━━━━━ Data ━━━━━
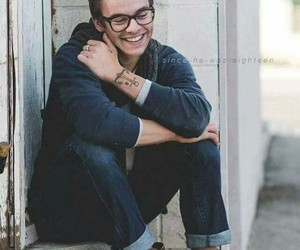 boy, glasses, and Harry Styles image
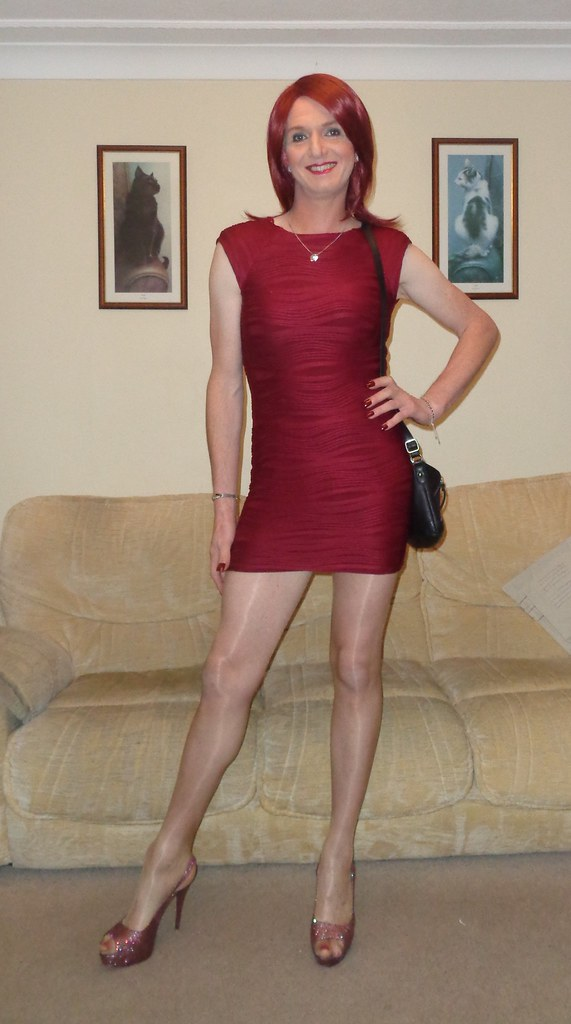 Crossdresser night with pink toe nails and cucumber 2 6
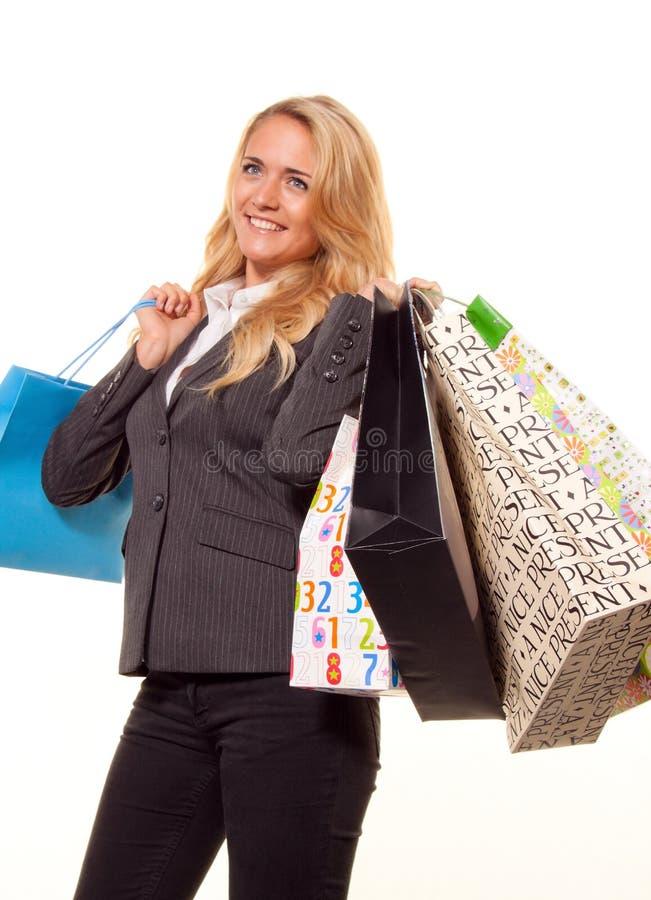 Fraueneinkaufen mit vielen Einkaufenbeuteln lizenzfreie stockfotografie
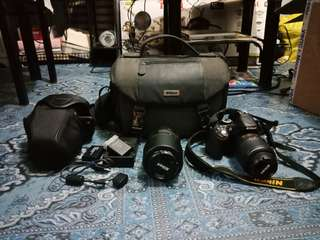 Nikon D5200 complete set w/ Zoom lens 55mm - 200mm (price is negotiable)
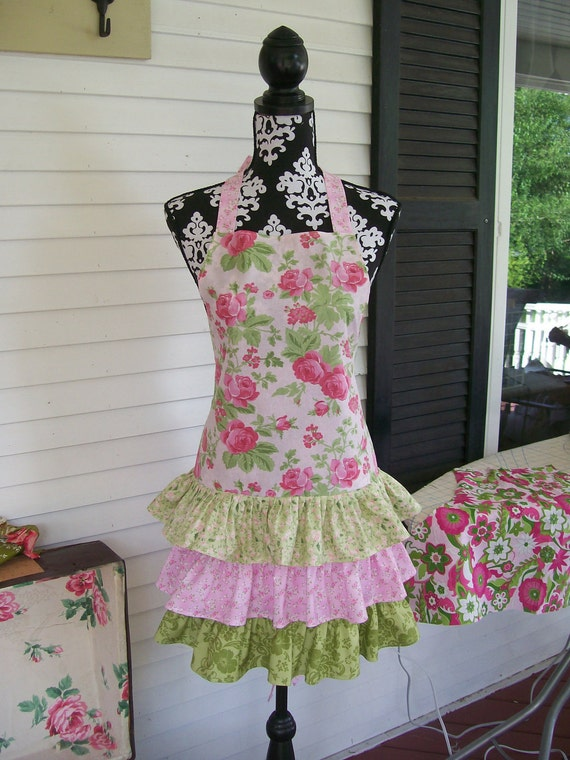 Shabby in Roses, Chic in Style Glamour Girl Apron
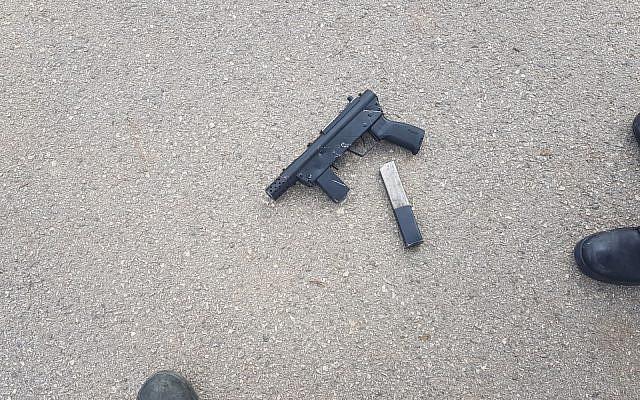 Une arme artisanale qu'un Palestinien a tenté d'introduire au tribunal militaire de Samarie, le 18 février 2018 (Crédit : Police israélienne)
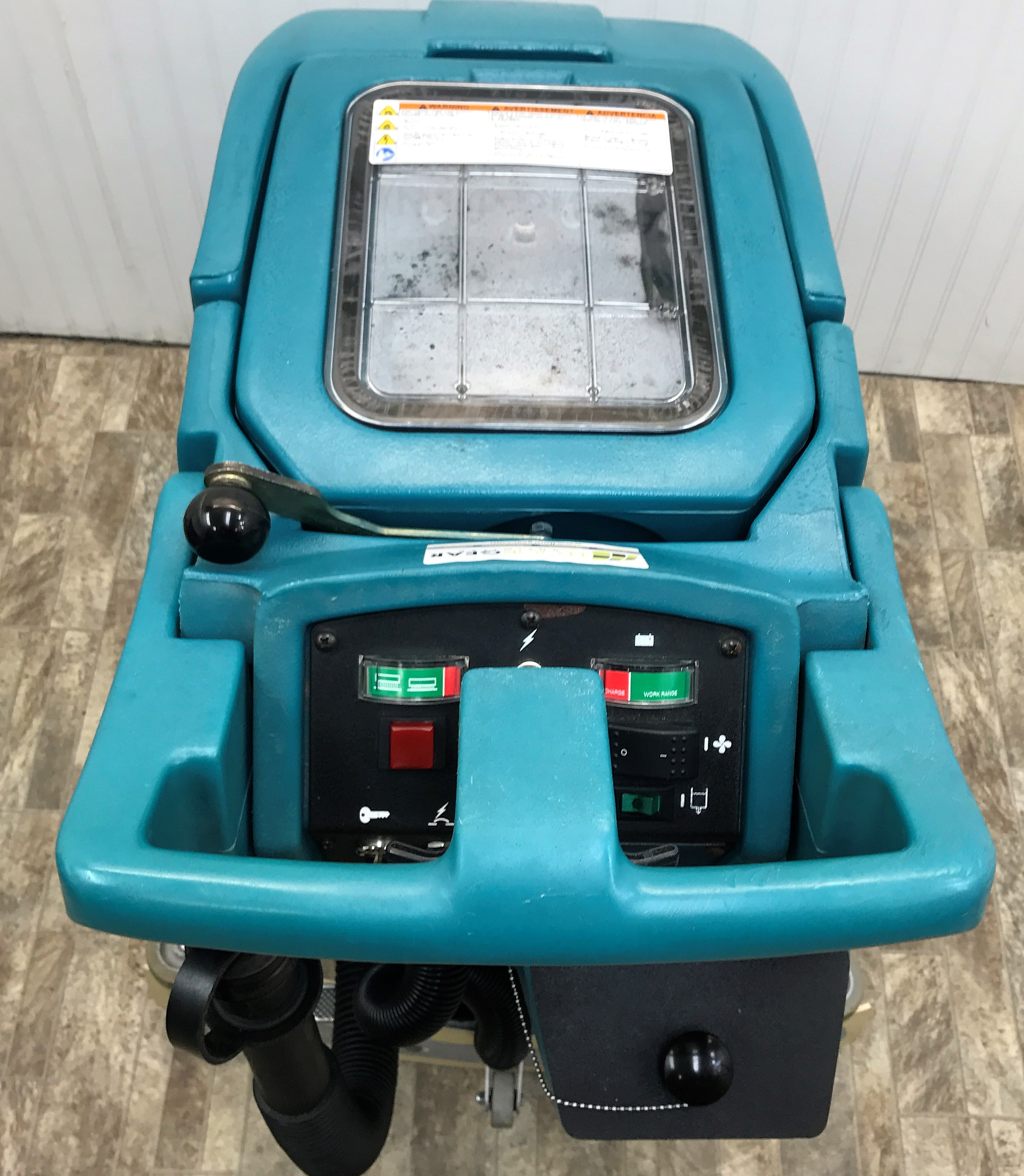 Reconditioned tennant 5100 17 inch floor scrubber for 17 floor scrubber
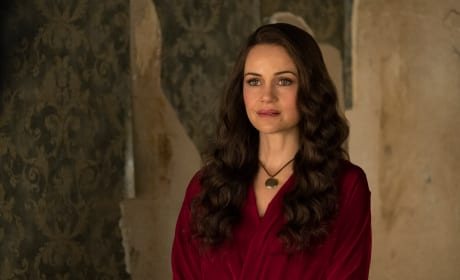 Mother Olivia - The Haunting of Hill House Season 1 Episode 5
━━━━━
▶ Task item
Reproduce the data above verbatim, minus any images.

▶ Written reply
 boy, glasses, and Harry Styles image
 Crossdresser night with pink toe nails and cucumber 2 6
 Fraueneinkaufen mit vielen Einkaufenbeuteln lizenzfreie stockfotografie
 Nikon D5200 complete set w/ Zoom lens 55mm - 200mm (price is negotiable)
 Shabby in Roses, Chic in Style Glamour Girl Apron
 Une arme artisanale qu'un Palestinien a tenté d'introduire au tribunal militaire de Samarie, le 18 février 2018 (Crédit : Police israélienne)
 Reconditioned tennant 5100 17 inch floor scrubber for 17 floor scrubber
 Mother Olivia - The Haunting of Hill House Season 1 Episode 5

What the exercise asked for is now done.